WHAT TO DO:
Show every line in the records below that contains the string "windshield".
START
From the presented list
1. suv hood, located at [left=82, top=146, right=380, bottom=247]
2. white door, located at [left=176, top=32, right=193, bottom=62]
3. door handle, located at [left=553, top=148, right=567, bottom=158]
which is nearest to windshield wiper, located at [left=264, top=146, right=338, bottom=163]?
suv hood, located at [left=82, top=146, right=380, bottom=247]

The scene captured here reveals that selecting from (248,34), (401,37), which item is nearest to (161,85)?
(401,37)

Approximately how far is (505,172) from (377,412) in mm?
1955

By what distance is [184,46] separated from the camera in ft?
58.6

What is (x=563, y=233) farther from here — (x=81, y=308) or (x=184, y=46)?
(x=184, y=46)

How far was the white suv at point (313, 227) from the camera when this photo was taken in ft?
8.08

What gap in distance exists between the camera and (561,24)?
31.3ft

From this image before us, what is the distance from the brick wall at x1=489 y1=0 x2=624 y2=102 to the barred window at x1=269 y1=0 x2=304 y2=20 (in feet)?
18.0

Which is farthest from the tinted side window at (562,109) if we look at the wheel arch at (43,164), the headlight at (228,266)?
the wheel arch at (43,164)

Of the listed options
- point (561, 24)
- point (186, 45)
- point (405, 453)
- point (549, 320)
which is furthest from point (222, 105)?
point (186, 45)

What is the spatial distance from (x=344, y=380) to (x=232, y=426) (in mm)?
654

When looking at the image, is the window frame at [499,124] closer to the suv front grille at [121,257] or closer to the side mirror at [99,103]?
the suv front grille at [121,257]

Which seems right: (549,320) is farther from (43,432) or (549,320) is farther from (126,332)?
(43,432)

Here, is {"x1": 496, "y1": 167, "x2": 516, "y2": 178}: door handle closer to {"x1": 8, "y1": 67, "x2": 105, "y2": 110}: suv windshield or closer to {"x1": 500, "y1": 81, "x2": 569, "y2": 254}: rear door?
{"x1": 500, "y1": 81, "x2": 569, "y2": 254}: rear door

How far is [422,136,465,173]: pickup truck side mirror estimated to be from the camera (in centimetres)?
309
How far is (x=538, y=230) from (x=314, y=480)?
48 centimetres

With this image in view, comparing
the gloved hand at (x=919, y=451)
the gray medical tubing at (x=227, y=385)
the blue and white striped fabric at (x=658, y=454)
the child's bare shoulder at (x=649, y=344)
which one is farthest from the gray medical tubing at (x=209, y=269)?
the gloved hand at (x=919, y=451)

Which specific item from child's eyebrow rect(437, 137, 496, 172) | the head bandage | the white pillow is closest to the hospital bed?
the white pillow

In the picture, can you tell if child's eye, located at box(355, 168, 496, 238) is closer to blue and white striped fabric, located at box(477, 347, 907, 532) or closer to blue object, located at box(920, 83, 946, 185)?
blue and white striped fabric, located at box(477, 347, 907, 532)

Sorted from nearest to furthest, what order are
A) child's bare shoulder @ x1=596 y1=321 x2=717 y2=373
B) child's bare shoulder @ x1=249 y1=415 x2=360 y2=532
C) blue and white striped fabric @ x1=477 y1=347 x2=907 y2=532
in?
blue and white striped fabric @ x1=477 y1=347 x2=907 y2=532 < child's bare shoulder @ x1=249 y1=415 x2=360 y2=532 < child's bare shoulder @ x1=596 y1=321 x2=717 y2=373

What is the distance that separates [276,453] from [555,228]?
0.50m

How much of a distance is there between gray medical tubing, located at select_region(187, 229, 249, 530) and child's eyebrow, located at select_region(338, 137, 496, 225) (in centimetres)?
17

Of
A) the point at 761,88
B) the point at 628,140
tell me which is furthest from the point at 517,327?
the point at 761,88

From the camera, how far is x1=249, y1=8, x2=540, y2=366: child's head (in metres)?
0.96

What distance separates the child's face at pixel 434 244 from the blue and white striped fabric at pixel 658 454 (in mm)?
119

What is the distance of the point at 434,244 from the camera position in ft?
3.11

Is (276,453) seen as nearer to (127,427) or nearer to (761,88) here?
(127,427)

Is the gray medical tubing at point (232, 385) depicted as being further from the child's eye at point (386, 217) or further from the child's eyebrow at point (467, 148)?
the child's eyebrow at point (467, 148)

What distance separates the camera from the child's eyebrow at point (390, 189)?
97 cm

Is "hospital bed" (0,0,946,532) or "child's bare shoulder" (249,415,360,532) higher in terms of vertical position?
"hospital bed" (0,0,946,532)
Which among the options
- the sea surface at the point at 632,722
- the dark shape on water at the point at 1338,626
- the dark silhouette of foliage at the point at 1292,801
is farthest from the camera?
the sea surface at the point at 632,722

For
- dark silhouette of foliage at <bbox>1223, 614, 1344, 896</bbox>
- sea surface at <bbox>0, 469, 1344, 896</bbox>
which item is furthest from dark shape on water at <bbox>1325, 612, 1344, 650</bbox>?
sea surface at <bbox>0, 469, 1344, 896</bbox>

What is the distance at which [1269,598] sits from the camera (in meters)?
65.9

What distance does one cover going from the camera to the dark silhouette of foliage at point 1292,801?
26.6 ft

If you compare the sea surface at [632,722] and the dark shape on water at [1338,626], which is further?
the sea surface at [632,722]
END
RESPONSE TO THE TASK:
which is nearest to windshield wiper, located at [left=264, top=146, right=338, bottom=163]?
Here, is {"x1": 496, "y1": 167, "x2": 516, "y2": 178}: door handle closer to {"x1": 8, "y1": 67, "x2": 105, "y2": 110}: suv windshield or closer to {"x1": 500, "y1": 81, "x2": 569, "y2": 254}: rear door?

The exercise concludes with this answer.